I’m still hoping, but we’ll get to that in future essays.
What’s the takeaway?
If you’re a hopeful novelist-to-be, don’t be married to the idea that your first drafts—whatever they are, no matter the genre—are going to be your first published works to share with the world. It’s easy to have an idea and run with it. It’s easy to get lost in the playground of your mind. Just don’t let that cloud your judgment over what can or could be.
It’s a wonderful thing to be a writer. It’s a wonderful thing to have big dreams.
But the actual journey could take much longer than you ever allowed yourself to believe.
Don’t get discouraged. Don’t get mired in self-doubt.

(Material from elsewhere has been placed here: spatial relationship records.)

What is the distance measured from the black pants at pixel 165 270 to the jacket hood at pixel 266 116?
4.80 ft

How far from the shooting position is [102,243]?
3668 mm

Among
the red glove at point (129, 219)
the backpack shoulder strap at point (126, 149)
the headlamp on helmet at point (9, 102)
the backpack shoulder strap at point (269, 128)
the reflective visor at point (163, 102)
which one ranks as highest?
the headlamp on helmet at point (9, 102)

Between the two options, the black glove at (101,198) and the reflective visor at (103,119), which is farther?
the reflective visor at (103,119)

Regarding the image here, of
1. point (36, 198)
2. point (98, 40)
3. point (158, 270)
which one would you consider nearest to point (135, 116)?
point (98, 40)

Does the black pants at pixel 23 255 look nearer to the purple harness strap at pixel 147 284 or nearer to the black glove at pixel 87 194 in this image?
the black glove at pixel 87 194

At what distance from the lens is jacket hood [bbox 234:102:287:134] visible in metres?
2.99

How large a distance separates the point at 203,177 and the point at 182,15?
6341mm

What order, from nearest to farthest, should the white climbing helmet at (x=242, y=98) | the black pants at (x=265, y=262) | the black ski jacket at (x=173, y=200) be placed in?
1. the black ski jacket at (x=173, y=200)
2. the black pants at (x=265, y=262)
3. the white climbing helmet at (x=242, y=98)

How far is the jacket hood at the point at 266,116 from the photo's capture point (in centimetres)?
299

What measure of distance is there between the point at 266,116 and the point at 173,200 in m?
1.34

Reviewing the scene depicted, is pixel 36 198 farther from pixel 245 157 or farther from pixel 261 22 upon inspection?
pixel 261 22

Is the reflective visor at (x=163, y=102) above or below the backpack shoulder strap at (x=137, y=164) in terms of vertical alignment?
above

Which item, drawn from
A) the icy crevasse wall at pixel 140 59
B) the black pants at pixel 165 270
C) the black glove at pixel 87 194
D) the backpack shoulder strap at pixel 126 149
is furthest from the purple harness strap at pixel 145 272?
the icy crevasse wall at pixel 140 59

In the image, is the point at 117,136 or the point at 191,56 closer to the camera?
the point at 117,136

These things just take time.
I would extend these thoughts to people who are on other paths ahead in the journey: in the querying phase, in the submission stage, in the looming eye of a publication date, etc.
All you can do is to try and write the best stories you possibly can.

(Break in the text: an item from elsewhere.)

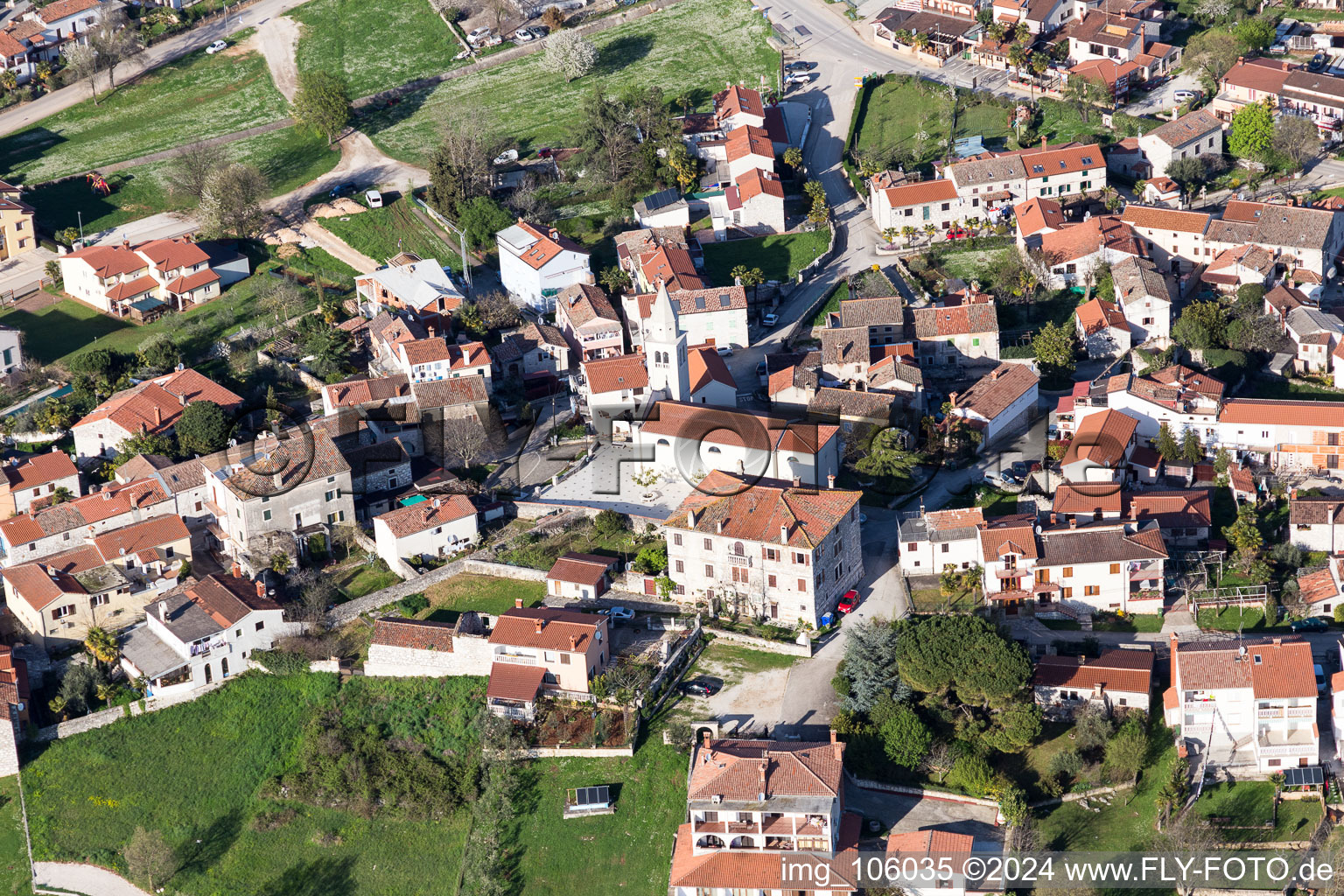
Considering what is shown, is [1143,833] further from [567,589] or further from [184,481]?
[184,481]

The rest—well, you can’t hope to control all the cogs in the machine.
Focus on your craft. Be deliberate. Make good choices.
Writing is a path with no real end in sight unless you give it up or go to the grave with your blood still running high with ink.
Enjoy the journey. It may be a long one, but I suspect it will be worth it.
I like the idea of a character like Fader, who's repressed emotions rear up as physical supernatural threats, resonates with me. As a recovering represser it feels like such a tangible metaphor. Maybe just a long short?
That's my dream/plan for my older gold mine of abandoned drafts. Turn them into shorts.